Osaze Osagie Family Press Statement in Response to District Attorney Cantorna’s Decision Not to Prosecute the State College Police Officer Who Shot and Killed their Son
Fighting For Important Causes In State And Federal Courts
State College, Pennsylvania
May 8, 2019
CONTACT: Kathleen V. Yurchak, Esquire, yurchak@centrelaw.com, (814) 237-4100
Andrew J. Shubin, Esquire, shubin@shubinlaw.com, (814) 826-3586
FOR IMMEDIATE RELEASE: OSAZE OSAGIE FAMILY PRESS STATEMENT IN RESPONSE TO DISTRICT ATTORNEY CANTORNA’S DECISION NOT TO PROSECUTE THE STATE COLLEGE POLICE OFFICER WHO SHOT AND KILLED THEIR SON
Sylvester and Iyunolu Osagie, the parents of 29 year-old Osaze Osagie, an African American State College resident, who died on March 20, 2019 after being shot in his apartment by a Borough police officer during a mental health encounter, expressed “disappointment and confusion” following a May 7, 2019, meeting with District Attorney Bernie Cantorna and other law enforcement representatives. During that meeting, Cantorna announced that his office would not charge the officer who shot Osaze three times in the back. Osaze’s mother, Iyunolou, asked D.A. Cantorna, “Isn’t there something wrong when you send the police to protect your son to take him to the hospital and they send him to the graveyard?”

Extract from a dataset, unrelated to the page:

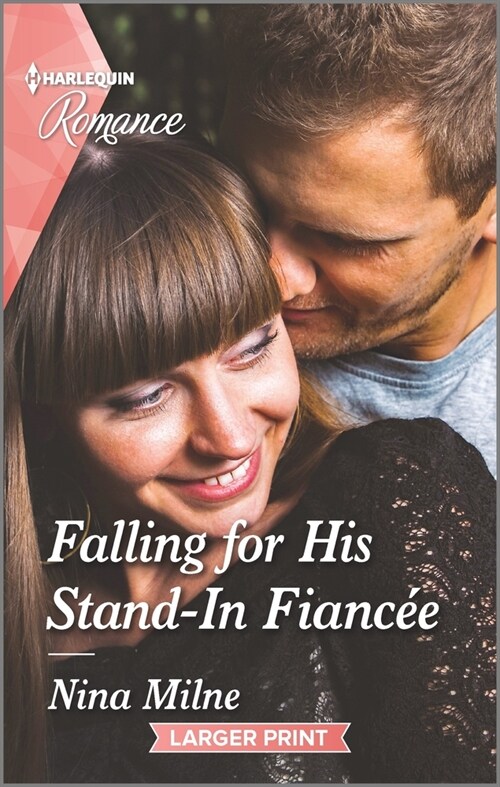 Falling for His Stand-In Fianc? (Mass Market Paperback, Original)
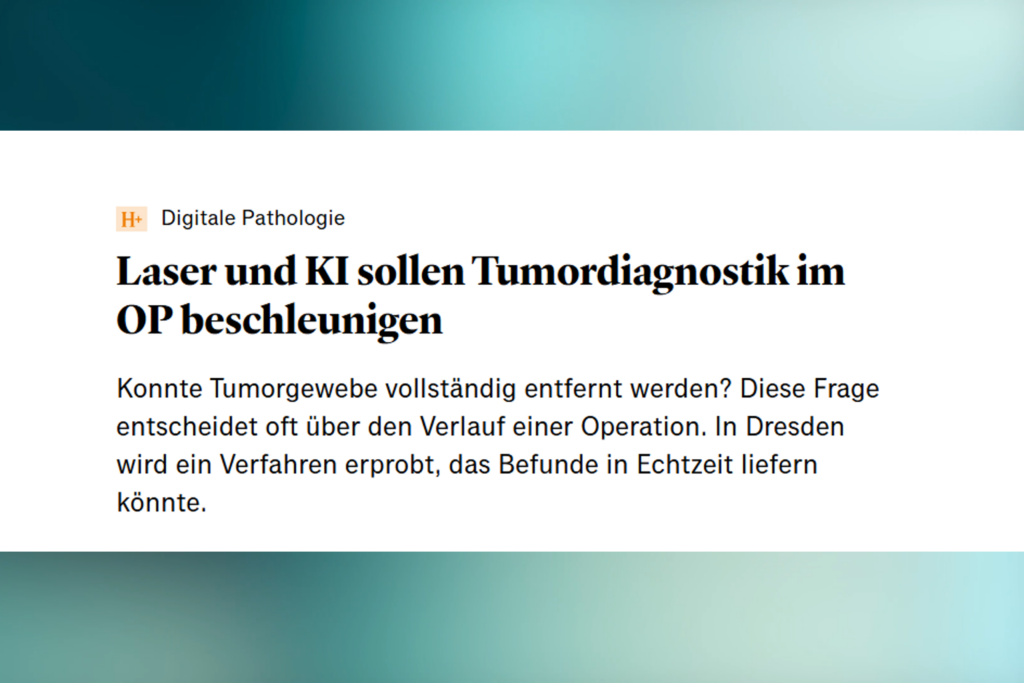 Handelsblatt reports on Refined’s intraoperative diagnostics project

Sylvester Osagie, Osaze’s father, described how he and State College police officers had been sharing information in the hours prior to the shooting and that he had been led to believe that he would be contacted when the police had information regarding Osaze’s whereabouts. Mr. Osagie had been driving around looking for his son when a patrolman, detective and detective supervisor, who the District Attorney refused to name, entered Osaze’s apartment building after receiving information that he had left the Weis Market carrying groceries and was walking toward his home. Tragically, Mr. Osagie arrived at Osaze’s apartment, only to learn that a police officer had shot and killed his son minutes earlier. Expressing his anguish, Mr. Osagie told D.A. Cantorna that: “I thought the police and I were working together to protect my son. The police called me that morning to see if I had found Osaze. Why didn’t the police call me before they went in to my son’s apartment? I was driving around close by looking for him.” Inexplicably, the responding officers also failed to involve the mental health professionals who were familiar with Osaze’s condition.
Mr. Osagie told D.A. Cantorna: “There is no question that people in this community have been traumatized by the police shooting of our son – people of all races, people whose children have mental health issues, people who can no longer trust the police to protect their children.” According to attorneys Kathleen Yurchak and Andrew Shubin, who represent the family, “The District Attorney’s decision opens a new wound for the Osagie family, who will forever regret reaching out to the police to seek emergency help for their son.”